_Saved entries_

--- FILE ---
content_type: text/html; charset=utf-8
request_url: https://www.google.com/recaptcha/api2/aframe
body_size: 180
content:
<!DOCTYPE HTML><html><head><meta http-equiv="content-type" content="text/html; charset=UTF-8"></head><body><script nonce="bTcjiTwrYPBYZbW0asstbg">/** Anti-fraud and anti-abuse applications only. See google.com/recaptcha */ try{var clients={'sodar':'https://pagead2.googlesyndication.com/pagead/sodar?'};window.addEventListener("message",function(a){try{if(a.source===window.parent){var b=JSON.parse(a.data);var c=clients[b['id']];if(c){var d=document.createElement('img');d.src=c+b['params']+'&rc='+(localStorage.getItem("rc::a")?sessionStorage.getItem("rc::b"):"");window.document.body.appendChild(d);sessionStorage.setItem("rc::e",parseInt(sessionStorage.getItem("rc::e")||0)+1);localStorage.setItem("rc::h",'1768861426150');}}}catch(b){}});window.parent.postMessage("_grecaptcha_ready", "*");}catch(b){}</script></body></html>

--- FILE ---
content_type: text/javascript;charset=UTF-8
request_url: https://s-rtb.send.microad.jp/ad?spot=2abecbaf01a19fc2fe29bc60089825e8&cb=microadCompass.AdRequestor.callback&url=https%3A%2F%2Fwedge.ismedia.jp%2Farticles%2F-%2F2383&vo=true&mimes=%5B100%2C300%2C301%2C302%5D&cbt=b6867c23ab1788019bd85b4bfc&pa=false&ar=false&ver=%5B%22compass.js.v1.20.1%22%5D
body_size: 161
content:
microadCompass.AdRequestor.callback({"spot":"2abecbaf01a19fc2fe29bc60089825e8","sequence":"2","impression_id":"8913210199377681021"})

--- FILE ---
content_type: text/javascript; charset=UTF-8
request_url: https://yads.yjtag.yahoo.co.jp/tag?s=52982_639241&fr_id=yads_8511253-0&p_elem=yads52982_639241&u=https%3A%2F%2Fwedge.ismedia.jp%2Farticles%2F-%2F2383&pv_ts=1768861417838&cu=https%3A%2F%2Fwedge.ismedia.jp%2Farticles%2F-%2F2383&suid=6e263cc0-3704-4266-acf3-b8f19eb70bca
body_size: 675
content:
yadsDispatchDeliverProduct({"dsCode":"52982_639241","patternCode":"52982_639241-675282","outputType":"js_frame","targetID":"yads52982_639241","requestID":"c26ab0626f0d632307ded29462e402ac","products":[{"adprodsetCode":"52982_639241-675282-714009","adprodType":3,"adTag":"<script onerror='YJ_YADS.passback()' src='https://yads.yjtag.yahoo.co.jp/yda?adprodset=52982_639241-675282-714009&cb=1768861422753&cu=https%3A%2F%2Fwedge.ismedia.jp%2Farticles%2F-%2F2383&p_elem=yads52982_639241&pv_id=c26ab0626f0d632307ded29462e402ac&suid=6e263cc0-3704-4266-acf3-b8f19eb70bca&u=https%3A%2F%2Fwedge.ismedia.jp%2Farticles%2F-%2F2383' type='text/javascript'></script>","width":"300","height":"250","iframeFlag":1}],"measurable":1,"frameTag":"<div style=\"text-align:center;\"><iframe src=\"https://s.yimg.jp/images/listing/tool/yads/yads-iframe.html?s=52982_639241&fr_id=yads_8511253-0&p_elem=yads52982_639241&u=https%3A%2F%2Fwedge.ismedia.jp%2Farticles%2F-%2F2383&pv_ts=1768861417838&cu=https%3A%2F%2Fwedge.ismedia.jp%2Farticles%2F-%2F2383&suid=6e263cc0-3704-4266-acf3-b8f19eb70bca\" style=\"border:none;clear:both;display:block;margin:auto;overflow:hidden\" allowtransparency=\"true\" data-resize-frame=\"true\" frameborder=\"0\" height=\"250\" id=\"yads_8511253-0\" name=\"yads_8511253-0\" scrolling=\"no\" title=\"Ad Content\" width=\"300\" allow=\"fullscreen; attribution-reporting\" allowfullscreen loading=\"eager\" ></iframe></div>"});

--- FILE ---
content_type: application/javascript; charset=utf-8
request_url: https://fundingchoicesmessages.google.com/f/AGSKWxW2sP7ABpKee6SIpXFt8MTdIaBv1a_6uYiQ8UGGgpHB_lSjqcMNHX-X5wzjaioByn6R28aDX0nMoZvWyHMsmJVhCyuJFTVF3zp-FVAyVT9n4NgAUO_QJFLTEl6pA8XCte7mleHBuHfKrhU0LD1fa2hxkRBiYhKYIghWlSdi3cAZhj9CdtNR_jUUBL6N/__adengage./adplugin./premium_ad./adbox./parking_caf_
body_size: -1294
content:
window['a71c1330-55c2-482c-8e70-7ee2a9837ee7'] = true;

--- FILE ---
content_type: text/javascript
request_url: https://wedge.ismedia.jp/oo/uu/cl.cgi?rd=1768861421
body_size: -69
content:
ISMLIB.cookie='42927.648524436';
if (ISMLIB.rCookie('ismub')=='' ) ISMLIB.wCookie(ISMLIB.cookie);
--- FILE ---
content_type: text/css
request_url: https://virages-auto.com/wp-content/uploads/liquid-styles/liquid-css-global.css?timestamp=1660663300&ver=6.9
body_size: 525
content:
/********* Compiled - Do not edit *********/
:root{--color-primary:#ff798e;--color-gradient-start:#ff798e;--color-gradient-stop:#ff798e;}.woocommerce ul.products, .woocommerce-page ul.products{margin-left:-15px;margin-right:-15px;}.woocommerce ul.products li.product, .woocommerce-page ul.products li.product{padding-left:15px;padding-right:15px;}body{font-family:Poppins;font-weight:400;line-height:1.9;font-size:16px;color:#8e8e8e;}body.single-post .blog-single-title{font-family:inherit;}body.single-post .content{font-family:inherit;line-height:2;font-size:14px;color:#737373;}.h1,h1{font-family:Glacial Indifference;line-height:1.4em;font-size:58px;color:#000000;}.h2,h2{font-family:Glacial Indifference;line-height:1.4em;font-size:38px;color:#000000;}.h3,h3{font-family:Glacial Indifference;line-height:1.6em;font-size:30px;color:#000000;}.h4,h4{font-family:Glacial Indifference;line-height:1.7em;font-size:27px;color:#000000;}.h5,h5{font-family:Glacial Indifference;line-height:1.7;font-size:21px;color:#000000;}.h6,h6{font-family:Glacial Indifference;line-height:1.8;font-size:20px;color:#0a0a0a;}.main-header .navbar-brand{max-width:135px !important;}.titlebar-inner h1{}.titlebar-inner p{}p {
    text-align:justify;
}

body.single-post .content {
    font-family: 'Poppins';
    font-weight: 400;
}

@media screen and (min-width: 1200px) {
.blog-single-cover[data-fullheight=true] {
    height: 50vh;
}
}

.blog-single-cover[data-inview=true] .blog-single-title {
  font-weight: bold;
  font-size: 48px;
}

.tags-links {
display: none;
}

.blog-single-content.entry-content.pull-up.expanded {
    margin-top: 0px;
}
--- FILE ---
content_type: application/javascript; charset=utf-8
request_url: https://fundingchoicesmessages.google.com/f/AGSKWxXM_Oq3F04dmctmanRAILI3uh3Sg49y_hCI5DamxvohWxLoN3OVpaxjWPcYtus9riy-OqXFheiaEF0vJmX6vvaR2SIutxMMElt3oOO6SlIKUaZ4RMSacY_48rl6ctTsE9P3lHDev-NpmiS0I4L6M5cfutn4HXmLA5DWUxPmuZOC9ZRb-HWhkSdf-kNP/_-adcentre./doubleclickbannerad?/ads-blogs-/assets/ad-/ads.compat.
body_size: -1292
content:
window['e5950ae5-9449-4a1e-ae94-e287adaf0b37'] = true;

_Activity_
Could you copy out every record above exactly as it appears?

_The answer_
--- FILE ---
content_type: text/html; charset=utf-8
request_url: https://www.google.com/recaptcha/api2/aframe
body_size: 180
content:
<!DOCTYPE HTML><html><head><meta http-equiv="content-type" content="text/html; charset=UTF-8"></head><body><script nonce="bTcjiTwrYPBYZbW0asstbg">/** Anti-fraud and anti-abuse applications only. See google.com/recaptcha */ try{var clients={'sodar':'https://pagead2.googlesyndication.com/pagead/sodar?'};window.addEventListener("message",function(a){try{if(a.source===window.parent){var b=JSON.parse(a.data);var c=clients[b['id']];if(c){var d=document.createElement('img');d.src=c+b['params']+'&rc='+(localStorage.getItem("rc::a")?sessionStorage.getItem("rc::b"):"");window.document.body.appendChild(d);sessionStorage.setItem("rc::e",parseInt(sessionStorage.getItem("rc::e")||0)+1);localStorage.setItem("rc::h",'1768861426150');}}}catch(b){}});window.parent.postMessage("_grecaptcha_ready", "*");}catch(b){}</script></body></html>

--- FILE ---
content_type: text/javascript;charset=UTF-8
request_url: https://s-rtb.send.microad.jp/ad?spot=2abecbaf01a19fc2fe29bc60089825e8&cb=microadCompass.AdRequestor.callback&url=https%3A%2F%2Fwedge.ismedia.jp%2Farticles%2F-%2F2383&vo=true&mimes=%5B100%2C300%2C301%2C302%5D&cbt=b6867c23ab1788019bd85b4bfc&pa=false&ar=false&ver=%5B%22compass.js.v1.20.1%22%5D
body_size: 161
content:
microadCompass.AdRequestor.callback({"spot":"2abecbaf01a19fc2fe29bc60089825e8","sequence":"2","impression_id":"8913210199377681021"})

--- FILE ---
content_type: text/javascript; charset=UTF-8
request_url: https://yads.yjtag.yahoo.co.jp/tag?s=52982_639241&fr_id=yads_8511253-0&p_elem=yads52982_639241&u=https%3A%2F%2Fwedge.ismedia.jp%2Farticles%2F-%2F2383&pv_ts=1768861417838&cu=https%3A%2F%2Fwedge.ismedia.jp%2Farticles%2F-%2F2383&suid=6e263cc0-3704-4266-acf3-b8f19eb70bca
body_size: 675
content:
yadsDispatchDeliverProduct({"dsCode":"52982_639241","patternCode":"52982_639241-675282","outputType":"js_frame","targetID":"yads52982_639241","requestID":"c26ab0626f0d632307ded29462e402ac","products":[{"adprodsetCode":"52982_639241-675282-714009","adprodType":3,"adTag":"<script onerror='YJ_YADS.passback()' src='https://yads.yjtag.yahoo.co.jp/yda?adprodset=52982_639241-675282-714009&cb=1768861422753&cu=https%3A%2F%2Fwedge.ismedia.jp%2Farticles%2F-%2F2383&p_elem=yads52982_639241&pv_id=c26ab0626f0d632307ded29462e402ac&suid=6e263cc0-3704-4266-acf3-b8f19eb70bca&u=https%3A%2F%2Fwedge.ismedia.jp%2Farticles%2F-%2F2383' type='text/javascript'></script>","width":"300","height":"250","iframeFlag":1}],"measurable":1,"frameTag":"<div style=\"text-align:center;\"><iframe src=\"https://s.yimg.jp/images/listing/tool/yads/yads-iframe.html?s=52982_639241&fr_id=yads_8511253-0&p_elem=yads52982_639241&u=https%3A%2F%2Fwedge.ismedia.jp%2Farticles%2F-%2F2383&pv_ts=1768861417838&cu=https%3A%2F%2Fwedge.ismedia.jp%2Farticles%2F-%2F2383&suid=6e263cc0-3704-4266-acf3-b8f19eb70bca\" style=\"border:none;clear:both;display:block;margin:auto;overflow:hidden\" allowtransparency=\"true\" data-resize-frame=\"true\" frameborder=\"0\" height=\"250\" id=\"yads_8511253-0\" name=\"yads_8511253-0\" scrolling=\"no\" title=\"Ad Content\" width=\"300\" allow=\"fullscreen; attribution-reporting\" allowfullscreen loading=\"eager\" ></iframe></div>"});

--- FILE ---
content_type: application/javascript; charset=utf-8
request_url: https://fundingchoicesmessages.google.com/f/AGSKWxW2sP7ABpKee6SIpXFt8MTdIaBv1a_6uYiQ8UGGgpHB_lSjqcMNHX-X5wzjaioByn6R28aDX0nMoZvWyHMsmJVhCyuJFTVF3zp-FVAyVT9n4NgAUO_QJFLTEl6pA8XCte7mleHBuHfKrhU0LD1fa2hxkRBiYhKYIghWlSdi3cAZhj9CdtNR_jUUBL6N/__adengage./adplugin./premium_ad./adbox./parking_caf_
body_size: -1294
content:
window['a71c1330-55c2-482c-8e70-7ee2a9837ee7'] = true;

--- FILE ---
content_type: text/javascript
request_url: https://wedge.ismedia.jp/oo/uu/cl.cgi?rd=1768861421
body_size: -69
content:
ISMLIB.cookie='42927.648524436';
if (ISMLIB.rCookie('ismub')=='' ) ISMLIB.wCookie(ISMLIB.cookie);
--- FILE ---
content_type: text/css
request_url: https://virages-auto.com/wp-content/uploads/liquid-styles/liquid-css-global.css?timestamp=1660663300&ver=6.9
body_size: 525
content:
/********* Compiled - Do not edit *********/
:root{--color-primary:#ff798e;--color-gradient-start:#ff798e;--color-gradient-stop:#ff798e;}.woocommerce ul.products, .woocommerce-page ul.products{margin-left:-15px;margin-right:-15px;}.woocommerce ul.products li.product, .woocommerce-page ul.products li.product{padding-left:15px;padding-right:15px;}body{font-family:Poppins;font-weight:400;line-height:1.9;font-size:16px;color:#8e8e8e;}body.single-post .blog-single-title{font-family:inherit;}body.single-post .content{font-family:inherit;line-height:2;font-size:14px;color:#737373;}.h1,h1{font-family:Glacial Indifference;line-height:1.4em;font-size:58px;color:#000000;}.h2,h2{font-family:Glacial Indifference;line-height:1.4em;font-size:38px;color:#000000;}.h3,h3{font-family:Glacial Indifference;line-height:1.6em;font-size:30px;color:#000000;}.h4,h4{font-family:Glacial Indifference;line-height:1.7em;font-size:27px;color:#000000;}.h5,h5{font-family:Glacial Indifference;line-height:1.7;font-size:21px;color:#000000;}.h6,h6{font-family:Glacial Indifference;line-height:1.8;font-size:20px;color:#0a0a0a;}.main-header .navbar-brand{max-width:135px !important;}.titlebar-inner h1{}.titlebar-inner p{}p {
    text-align:justify;
}

body.single-post .content {
    font-family: 'Poppins';
    font-weight: 400;
}

@media screen and (min-width: 1200px) {
.blog-single-cover[data-fullheight=true] {
    height: 50vh;
}
}

.blog-single-cover[data-inview=true] .blog-single-title {
  font-weight: bold;
  font-size: 48px;
}

.tags-links {
display: none;
}

.blog-single-content.entry-content.pull-up.expanded {
    margin-top: 0px;
}
--- FILE ---
content_type: application/javascript; charset=utf-8
request_url: https://fundingchoicesmessages.google.com/f/AGSKWxXM_Oq3F04dmctmanRAILI3uh3Sg49y_hCI5DamxvohWxLoN3OVpaxjWPcYtus9riy-OqXFheiaEF0vJmX6vvaR2SIutxMMElt3oOO6SlIKUaZ4RMSacY_48rl6ctTsE9P3lHDev-NpmiS0I4L6M5cfutn4HXmLA5DWUxPmuZOC9ZRb-HWhkSdf-kNP/_-adcentre./doubleclickbannerad?/ads-blogs-/assets/ad-/ads.compat.
body_size: -1292
content:
window['e5950ae5-9449-4a1e-ae94-e287adaf0b37'] = true;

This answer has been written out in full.